Sin embargo, como ya he comentado, muchas han sido las que se han desencasillado y han hablado abiertamente de la herida, de mujeres fantasmales y bestiales, desde El papel pintado amarillo, de Charlotte Perkins Gilman, para hablar del embarazo y del posparto, de la supuesta histeria femenina y el encierro “por su bien”, a La cámara sangrienta, de Angela Carter, y La pequeña pasión, de nuestra querida Pilar Pedraza, para narrar los deseos no aceptados, la carnalidad demonizada y el cuerpo/mente acallado por miedo y etiquetas, por aquello que es correcto.

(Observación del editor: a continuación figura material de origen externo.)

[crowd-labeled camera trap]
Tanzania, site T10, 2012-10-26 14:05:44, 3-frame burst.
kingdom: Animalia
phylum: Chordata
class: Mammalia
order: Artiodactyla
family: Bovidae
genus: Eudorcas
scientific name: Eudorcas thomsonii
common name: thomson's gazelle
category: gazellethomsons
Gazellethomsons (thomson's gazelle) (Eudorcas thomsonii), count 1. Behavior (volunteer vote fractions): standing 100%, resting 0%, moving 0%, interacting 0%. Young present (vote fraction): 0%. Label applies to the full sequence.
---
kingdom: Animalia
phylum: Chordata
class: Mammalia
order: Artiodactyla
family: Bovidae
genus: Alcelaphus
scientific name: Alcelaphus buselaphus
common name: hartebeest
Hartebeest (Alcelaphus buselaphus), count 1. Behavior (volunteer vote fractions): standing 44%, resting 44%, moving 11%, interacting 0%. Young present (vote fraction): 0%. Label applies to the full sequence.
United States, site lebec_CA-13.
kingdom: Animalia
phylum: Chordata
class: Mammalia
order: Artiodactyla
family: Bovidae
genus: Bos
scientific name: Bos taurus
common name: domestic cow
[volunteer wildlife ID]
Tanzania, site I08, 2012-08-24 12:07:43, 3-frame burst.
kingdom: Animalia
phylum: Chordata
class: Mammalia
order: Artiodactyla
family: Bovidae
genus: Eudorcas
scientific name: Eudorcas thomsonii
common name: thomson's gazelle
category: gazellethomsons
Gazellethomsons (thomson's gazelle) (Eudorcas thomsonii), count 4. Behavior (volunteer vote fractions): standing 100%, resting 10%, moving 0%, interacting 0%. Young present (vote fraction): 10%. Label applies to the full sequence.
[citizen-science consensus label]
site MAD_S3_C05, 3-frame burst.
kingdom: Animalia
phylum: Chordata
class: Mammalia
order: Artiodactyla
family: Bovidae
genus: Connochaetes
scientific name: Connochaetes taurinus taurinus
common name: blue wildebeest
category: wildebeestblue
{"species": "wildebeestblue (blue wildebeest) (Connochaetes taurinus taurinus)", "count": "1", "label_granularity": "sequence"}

Ellas, junto a muchas otras —de las que ahora no puedo hablar por falta de páginas—, clavaron su bandera en la carne del dios que nos había marcado y reivindicaron el derecho a ser, gritar y morder. Y sí, fueron apocadas por aquellos que debían salvarlas de sí mismas. Ya se sabe que una mujer no sabe lo que se dice y no es capaz de escribir verdadera literatura.
Ya hace años que proliferan las voces femeninas que invocan al monstruo que los otros les dicen que son, a aquello que se espera de ellas sin querer decirlo en voz alta para no romper el hechizo del cuadro. Y ya no me refiero a autoras que podemos considerar clásicos del género —¡Gracias por recuperar y ensalzar a todas esas titánides maravillosamente oscuras y crueles!—, sino escritoras actuales, con ideologías y voces que quiebran las convenciones y piden el lugar que pertoca a las mujeres dentro de las criaturas de la noche y, a veces y si les apetece, del día.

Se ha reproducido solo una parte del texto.